Stated task —
Can you write out every one of the records below word for word, omitting the pictures?

==== Provided data

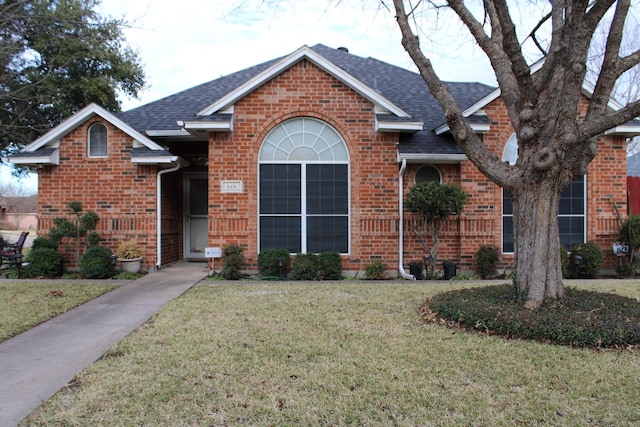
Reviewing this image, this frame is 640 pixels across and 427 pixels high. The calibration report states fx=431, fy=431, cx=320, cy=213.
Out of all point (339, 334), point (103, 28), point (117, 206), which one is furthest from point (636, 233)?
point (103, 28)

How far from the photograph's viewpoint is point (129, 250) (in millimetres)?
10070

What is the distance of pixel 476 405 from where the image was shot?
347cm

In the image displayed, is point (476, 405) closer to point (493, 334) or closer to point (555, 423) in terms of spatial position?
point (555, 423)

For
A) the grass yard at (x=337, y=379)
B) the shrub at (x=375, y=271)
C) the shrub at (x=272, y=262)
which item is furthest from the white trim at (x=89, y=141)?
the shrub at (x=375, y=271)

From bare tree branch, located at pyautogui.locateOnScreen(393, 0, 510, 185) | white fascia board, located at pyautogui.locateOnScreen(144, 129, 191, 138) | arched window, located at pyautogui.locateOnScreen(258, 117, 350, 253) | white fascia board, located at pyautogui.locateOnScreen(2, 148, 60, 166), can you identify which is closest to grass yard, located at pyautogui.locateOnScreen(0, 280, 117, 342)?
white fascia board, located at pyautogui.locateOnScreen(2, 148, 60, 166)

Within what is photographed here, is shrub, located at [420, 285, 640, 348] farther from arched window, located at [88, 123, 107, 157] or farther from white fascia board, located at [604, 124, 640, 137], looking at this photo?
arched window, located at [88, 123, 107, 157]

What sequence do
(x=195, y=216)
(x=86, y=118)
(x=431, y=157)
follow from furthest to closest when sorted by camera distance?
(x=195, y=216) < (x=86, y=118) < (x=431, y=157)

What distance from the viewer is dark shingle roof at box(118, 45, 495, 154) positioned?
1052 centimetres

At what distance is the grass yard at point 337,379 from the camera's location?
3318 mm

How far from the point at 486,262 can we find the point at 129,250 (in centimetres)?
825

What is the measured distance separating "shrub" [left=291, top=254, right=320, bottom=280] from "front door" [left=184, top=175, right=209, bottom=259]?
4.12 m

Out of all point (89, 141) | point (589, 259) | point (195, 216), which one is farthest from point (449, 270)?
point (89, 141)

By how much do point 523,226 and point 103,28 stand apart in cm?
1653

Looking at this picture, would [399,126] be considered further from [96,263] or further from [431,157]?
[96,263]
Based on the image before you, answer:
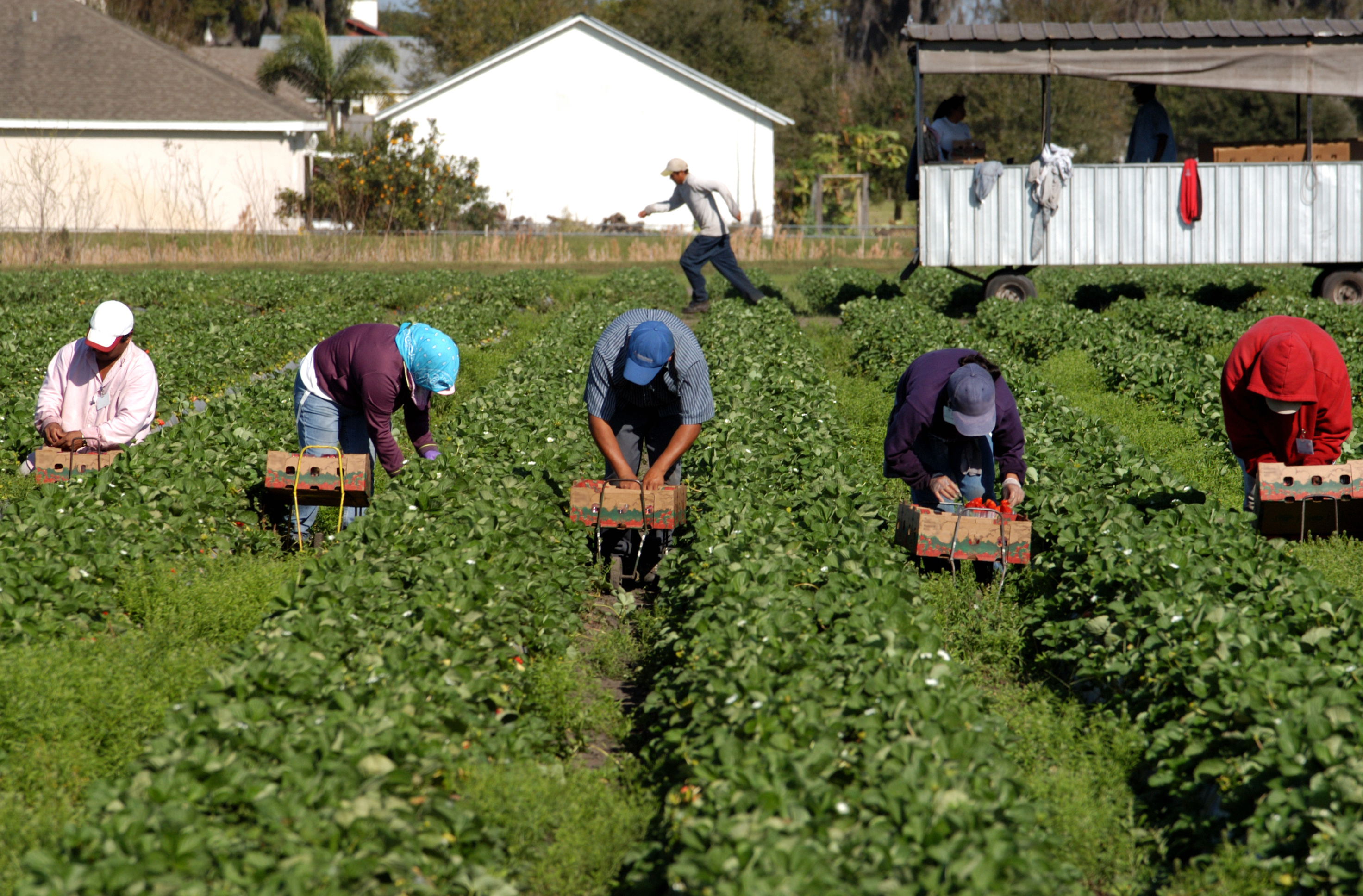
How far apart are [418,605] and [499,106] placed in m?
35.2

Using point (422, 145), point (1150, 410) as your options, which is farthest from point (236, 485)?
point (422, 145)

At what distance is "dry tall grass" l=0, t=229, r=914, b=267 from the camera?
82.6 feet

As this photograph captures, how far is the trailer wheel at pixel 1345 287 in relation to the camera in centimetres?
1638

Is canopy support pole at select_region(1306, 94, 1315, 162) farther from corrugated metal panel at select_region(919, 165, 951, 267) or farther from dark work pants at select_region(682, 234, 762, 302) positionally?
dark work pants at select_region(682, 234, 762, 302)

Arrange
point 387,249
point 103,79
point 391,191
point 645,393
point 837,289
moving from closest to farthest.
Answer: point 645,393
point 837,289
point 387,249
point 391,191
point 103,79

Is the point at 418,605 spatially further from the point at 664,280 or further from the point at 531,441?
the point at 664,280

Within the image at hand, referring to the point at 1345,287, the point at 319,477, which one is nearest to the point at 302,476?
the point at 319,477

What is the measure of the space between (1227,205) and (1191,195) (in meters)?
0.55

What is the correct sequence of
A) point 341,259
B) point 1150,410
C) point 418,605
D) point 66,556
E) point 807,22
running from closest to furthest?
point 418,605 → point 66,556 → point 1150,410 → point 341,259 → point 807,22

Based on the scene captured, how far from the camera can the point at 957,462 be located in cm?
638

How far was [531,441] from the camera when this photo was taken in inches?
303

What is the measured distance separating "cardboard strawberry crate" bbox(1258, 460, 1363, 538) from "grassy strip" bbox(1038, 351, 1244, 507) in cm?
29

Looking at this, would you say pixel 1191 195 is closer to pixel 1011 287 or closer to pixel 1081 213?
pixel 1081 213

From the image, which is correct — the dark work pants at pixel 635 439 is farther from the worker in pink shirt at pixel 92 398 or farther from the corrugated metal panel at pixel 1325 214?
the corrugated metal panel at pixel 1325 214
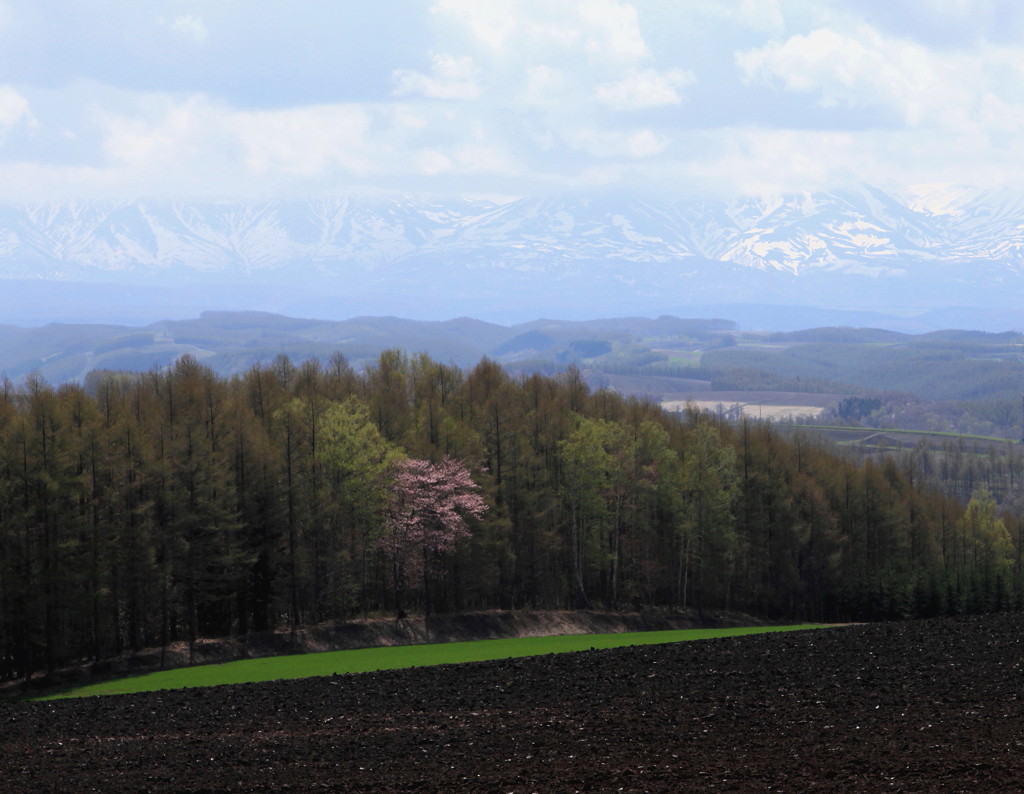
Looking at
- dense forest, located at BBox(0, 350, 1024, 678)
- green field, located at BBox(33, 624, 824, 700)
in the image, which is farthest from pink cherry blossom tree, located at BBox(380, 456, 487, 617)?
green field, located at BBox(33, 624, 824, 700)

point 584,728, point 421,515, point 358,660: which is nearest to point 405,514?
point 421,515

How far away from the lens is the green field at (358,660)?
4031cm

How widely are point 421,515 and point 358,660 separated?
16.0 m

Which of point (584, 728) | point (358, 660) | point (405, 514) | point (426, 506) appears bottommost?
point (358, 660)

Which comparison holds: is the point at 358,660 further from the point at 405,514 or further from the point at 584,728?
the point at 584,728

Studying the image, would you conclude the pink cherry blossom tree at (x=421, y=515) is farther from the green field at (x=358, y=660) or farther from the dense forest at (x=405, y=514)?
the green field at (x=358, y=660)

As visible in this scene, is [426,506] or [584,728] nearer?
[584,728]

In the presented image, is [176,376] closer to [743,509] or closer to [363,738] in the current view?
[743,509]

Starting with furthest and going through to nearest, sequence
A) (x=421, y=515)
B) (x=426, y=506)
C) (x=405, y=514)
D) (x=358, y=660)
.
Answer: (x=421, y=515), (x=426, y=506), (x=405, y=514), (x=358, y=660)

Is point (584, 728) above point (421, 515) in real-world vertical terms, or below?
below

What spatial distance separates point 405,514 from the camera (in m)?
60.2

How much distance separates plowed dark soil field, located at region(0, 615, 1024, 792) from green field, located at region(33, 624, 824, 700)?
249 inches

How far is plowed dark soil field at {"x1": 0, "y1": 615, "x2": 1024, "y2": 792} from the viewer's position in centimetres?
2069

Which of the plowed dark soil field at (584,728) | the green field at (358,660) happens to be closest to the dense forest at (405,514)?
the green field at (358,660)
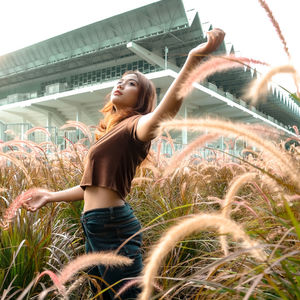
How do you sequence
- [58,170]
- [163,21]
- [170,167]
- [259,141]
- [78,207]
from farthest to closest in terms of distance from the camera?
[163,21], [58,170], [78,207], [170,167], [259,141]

========

Written solution —
Reviewing this image, this frame is 640 pixels across and 427 pixels high. The calibration report states fx=431, fy=431, cx=320, cy=213.
Out of all point (339, 334), point (103, 28), point (117, 206), which one is furthest from point (636, 233)?
point (103, 28)

How far from the photograph's viewpoint is point (129, 250) (in millimetres)?
10070

What is the distance of pixel 476 405 from where the image was shot?
347cm

In the image displayed, is point (476, 405) closer to point (493, 334) or closer to point (555, 423) in terms of spatial position?
point (555, 423)

For
A) the grass yard at (x=337, y=379)
B) the shrub at (x=375, y=271)
C) the shrub at (x=272, y=262)
which item is furthest from the white trim at (x=89, y=141)?
the shrub at (x=375, y=271)

From bare tree branch, located at pyautogui.locateOnScreen(393, 0, 510, 185) | white fascia board, located at pyautogui.locateOnScreen(144, 129, 191, 138) | arched window, located at pyautogui.locateOnScreen(258, 117, 350, 253) | white fascia board, located at pyautogui.locateOnScreen(2, 148, 60, 166), can you identify which is closest to grass yard, located at pyautogui.locateOnScreen(0, 280, 117, 342)?
white fascia board, located at pyautogui.locateOnScreen(2, 148, 60, 166)

Within what is photographed here, is shrub, located at [420, 285, 640, 348] farther from arched window, located at [88, 123, 107, 157] or farther from white fascia board, located at [604, 124, 640, 137], looking at this photo?
arched window, located at [88, 123, 107, 157]

What sequence do
(x=195, y=216)
(x=86, y=118)
(x=431, y=157)
follow from furthest to closest when sorted by camera distance?
(x=195, y=216) < (x=86, y=118) < (x=431, y=157)

What distance from the viewer is dark shingle roof at box(118, 45, 495, 154) positioned?
1052 centimetres

At what distance is the grass yard at point 337,379 from the camera's location?
3318 mm

How far from the point at 486,262 can we find the point at 129,250 (in centimetres)?
825

What is the measured distance separating "shrub" [left=291, top=254, right=320, bottom=280] from "front door" [left=184, top=175, right=209, bottom=259]?
4.12 m

Out of all point (89, 141) | point (589, 259) | point (195, 216), which one is farthest from point (449, 270)?
point (89, 141)

By how much do point 523,226 and point 103,28 stand apart in cm?
1653

Looking at this picture, would [399,126] be considered further from [96,263] or further from [431,157]?
[96,263]
Based on the image before you, answer:
How far apart are [418,605] and [499,106] placed in m?
35.2

Using point (422, 145), point (1150, 410) as your options, which is farthest from point (236, 485)?
point (422, 145)

At what distance is "dry tall grass" l=0, t=229, r=914, b=267 from the camera?
82.6 feet

As this photograph captures, how far is the trailer wheel at pixel 1345 287 in relation to the camera in centimetres?
1638

Is canopy support pole at select_region(1306, 94, 1315, 162) farther from corrugated metal panel at select_region(919, 165, 951, 267) or farther from dark work pants at select_region(682, 234, 762, 302) positionally?
dark work pants at select_region(682, 234, 762, 302)

Arrange
point 387,249
point 103,79
point 391,191
point 645,393
point 837,289
moving from closest to farthest.
Answer: point 645,393
point 837,289
point 387,249
point 391,191
point 103,79

Is the point at 418,605 spatially further from the point at 664,280 or further from the point at 531,441?
the point at 664,280

Within the image at hand, referring to the point at 1345,287, the point at 319,477, which one is nearest to the point at 302,476?
the point at 319,477

What is the measure of the space between (1227,205) and (1191,195) (in meters)?
0.55

What is the correct sequence of
A) point 341,259
B) point 1150,410
C) point 418,605
D) point 66,556
E) point 807,22
running from closest to furthest?
point 418,605 → point 66,556 → point 1150,410 → point 341,259 → point 807,22

Based on the scene captured, how far from the camera can the point at 957,462 be located in cm?
638

How far was [531,441] from the camera when this photo was taken in inches?
303

What is the measured distance separating "cardboard strawberry crate" bbox(1258, 460, 1363, 538) from "grassy strip" bbox(1038, 351, 1244, 507) in cm?
29

Looking at this, would you say pixel 1191 195 is closer to pixel 1011 287 or closer to pixel 1081 213?
pixel 1081 213

From the image, which is correct — the dark work pants at pixel 635 439 is farther from the worker in pink shirt at pixel 92 398 or farther from the corrugated metal panel at pixel 1325 214?
the corrugated metal panel at pixel 1325 214
Looking at
- dense forest, located at BBox(0, 350, 1024, 678)
- green field, located at BBox(33, 624, 824, 700)
in the image, which is farthest from pink cherry blossom tree, located at BBox(380, 456, 487, 617)?
green field, located at BBox(33, 624, 824, 700)

point 584,728, point 421,515, point 358,660: which is nearest to point 405,514?
point 421,515

How far away from the lens is the green field at (358,660)?
4031cm

How widely are point 421,515 and point 358,660 separated?
16.0 m

Which of point (584, 728) | point (358, 660) | point (405, 514) | point (426, 506) appears bottommost?
point (358, 660)

Which comparison holds: is the point at 358,660 further from the point at 405,514 or further from the point at 584,728?
the point at 584,728

Studying the image, would you conclude the pink cherry blossom tree at (x=421, y=515) is farther from the green field at (x=358, y=660) or farther from the dense forest at (x=405, y=514)?
the green field at (x=358, y=660)

As visible in this scene, is [426,506] or [584,728] nearer?
[584,728]

In the presented image, is [176,376] closer to [743,509] or closer to [363,738] in the current view?
[743,509]

Starting with furthest and going through to nearest, sequence
A) (x=421, y=515)
B) (x=426, y=506)
C) (x=405, y=514)
D) (x=358, y=660)
.
Answer: (x=421, y=515), (x=426, y=506), (x=405, y=514), (x=358, y=660)

Is point (584, 728) above point (421, 515) in real-world vertical terms, or below?
below

What spatial distance separates point 405,514 from the camera (in m)?
60.2

How much distance separates plowed dark soil field, located at region(0, 615, 1024, 792) from green field, located at region(33, 624, 824, 700)?
249 inches

How far is plowed dark soil field at {"x1": 0, "y1": 615, "x2": 1024, "y2": 792} from the viewer's position in centimetres?
2069

Which of the plowed dark soil field at (584,728) | the green field at (358,660) happens to be closest to the dense forest at (405,514)?
the green field at (358,660)
How do you sequence
- [58,170]
- [163,21]
- [170,167]
- [259,141]
- [78,207]
from farthest to closest in terms of distance from the camera?
[163,21], [58,170], [78,207], [170,167], [259,141]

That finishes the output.